The parakeet auklet has a wide range of all Alaskan auklet but does not have the same size of livestock as others in the sea or breeding colonies. A short swim and diving marine birding, the Bearings Sea and southern coastal Alaska summer.
Usually runs in pairs or small groups. The Parakeet auklet is a small, intensive marine bird about nine to ten inches tall. It has a dark black feather on its head and back, a white neck and chest and a white body.
The parakeet auklet (Athiya socitakula) is a small marine bird in the North Pacific. The parakeet auklets were to be placed on the genus Cycloarhynchus, but recent specimens and genetic evidence should be placed on the genus Athias, making it closely related to the crest owlets and at least to the ovules.
It deals with the boreal waters of Alaska, Kamchatka, and Siberia. It breeds in the steep, opal, and boulder fields of the coastal island, moving south in winter.
The parakeet auklet is a short orange bill with a small (23 cm) auk that encourages the bird to express its intriguing expression. The plumage of the bird is dark on the top and white on the bottom. With a single white plume projected back from the eyes. There is a small difference between breeding and winter plumage.

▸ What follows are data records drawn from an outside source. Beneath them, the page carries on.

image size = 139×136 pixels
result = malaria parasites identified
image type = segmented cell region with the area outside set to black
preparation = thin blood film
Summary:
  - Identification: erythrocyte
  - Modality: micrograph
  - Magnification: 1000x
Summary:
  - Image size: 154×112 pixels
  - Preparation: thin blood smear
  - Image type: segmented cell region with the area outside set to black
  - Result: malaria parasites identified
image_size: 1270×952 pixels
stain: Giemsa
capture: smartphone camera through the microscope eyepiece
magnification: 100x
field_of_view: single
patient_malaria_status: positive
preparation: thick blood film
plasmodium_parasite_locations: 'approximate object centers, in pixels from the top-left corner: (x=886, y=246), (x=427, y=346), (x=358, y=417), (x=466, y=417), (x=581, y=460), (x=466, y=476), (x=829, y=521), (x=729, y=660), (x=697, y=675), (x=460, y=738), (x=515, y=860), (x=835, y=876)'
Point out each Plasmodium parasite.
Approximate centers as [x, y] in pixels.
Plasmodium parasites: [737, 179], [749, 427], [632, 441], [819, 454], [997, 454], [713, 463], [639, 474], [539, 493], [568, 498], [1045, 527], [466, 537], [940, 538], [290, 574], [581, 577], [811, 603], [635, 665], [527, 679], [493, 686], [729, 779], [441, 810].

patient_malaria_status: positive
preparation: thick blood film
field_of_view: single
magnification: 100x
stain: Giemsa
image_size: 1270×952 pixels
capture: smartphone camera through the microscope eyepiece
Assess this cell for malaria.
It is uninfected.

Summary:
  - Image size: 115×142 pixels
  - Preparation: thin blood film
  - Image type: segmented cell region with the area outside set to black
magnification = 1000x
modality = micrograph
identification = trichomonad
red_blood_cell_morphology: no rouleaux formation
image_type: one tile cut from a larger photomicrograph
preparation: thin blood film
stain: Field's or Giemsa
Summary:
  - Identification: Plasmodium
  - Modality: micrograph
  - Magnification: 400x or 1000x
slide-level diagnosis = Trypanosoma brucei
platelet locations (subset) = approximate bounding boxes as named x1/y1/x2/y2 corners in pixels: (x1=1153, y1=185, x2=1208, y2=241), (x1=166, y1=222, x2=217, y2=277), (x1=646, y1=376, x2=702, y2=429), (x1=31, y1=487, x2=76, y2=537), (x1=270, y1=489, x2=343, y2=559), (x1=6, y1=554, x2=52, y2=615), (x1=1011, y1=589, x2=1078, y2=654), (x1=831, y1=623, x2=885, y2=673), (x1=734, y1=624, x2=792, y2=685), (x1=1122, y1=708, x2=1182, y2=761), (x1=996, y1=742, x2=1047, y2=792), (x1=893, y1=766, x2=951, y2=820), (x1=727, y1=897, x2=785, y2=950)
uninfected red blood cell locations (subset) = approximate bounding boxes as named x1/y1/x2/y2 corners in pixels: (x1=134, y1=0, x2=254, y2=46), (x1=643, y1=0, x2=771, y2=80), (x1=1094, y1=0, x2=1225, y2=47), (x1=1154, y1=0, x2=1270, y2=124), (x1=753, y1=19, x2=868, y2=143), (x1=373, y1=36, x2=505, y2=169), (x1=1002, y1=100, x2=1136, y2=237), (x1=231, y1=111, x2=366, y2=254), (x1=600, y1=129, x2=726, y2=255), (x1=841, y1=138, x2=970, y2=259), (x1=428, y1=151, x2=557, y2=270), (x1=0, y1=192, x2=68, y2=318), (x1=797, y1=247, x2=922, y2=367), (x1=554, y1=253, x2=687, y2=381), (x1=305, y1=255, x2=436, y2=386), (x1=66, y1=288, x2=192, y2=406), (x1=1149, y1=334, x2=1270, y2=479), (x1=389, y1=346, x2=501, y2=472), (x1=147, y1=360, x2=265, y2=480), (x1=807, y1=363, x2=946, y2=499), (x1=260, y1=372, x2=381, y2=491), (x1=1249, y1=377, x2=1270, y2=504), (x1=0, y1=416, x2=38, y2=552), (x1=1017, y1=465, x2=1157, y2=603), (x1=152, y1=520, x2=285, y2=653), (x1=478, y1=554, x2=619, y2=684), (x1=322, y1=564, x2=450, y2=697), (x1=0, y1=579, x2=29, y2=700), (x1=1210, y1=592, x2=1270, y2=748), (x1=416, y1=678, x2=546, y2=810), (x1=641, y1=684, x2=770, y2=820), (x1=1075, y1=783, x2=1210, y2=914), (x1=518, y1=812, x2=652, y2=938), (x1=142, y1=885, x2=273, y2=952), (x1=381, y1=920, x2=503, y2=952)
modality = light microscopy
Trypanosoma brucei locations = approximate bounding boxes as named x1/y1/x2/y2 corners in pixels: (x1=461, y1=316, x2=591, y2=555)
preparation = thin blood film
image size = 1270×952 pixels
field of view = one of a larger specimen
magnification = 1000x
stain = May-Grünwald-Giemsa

The parakeet auklet is an extremely vocal species in the native habitat, calls it once it reaches the nest and duets it when its mate arrives.
It is consistently called the scouring ear (as an oscillator of casein and its effectiveness is unknown, but may be linked to protecting the burrow from intruders and strengthening its bond with its partner.
Behavior and reproduction
Parakeet auklet is extremely social in its breeding colonies.
The feeding season of the alien octal varies, with the breeding season taking up most of the small planktonic crustaceans such as euphausids, copepods, and amphipods.
Recent research shows that it is also prone to jellyfish in some areas. It often feeds at considerable distances from the colony, sinking up to 30 meters to reach its prey.
Breeding begins in April and May in colonies that are often shared with other auk species. This pair lays an egg, which only lasts for a month, the chicken is fed 4 times for about 35 days. The chick escapes at night, flying alone to the sea.
Status and preservation
While parakeet auklets are not considered a threat, there are estimates of over one million people in the North Pacific. It is not believed to have declined recently but may be threatened in the future by predators and oil spills.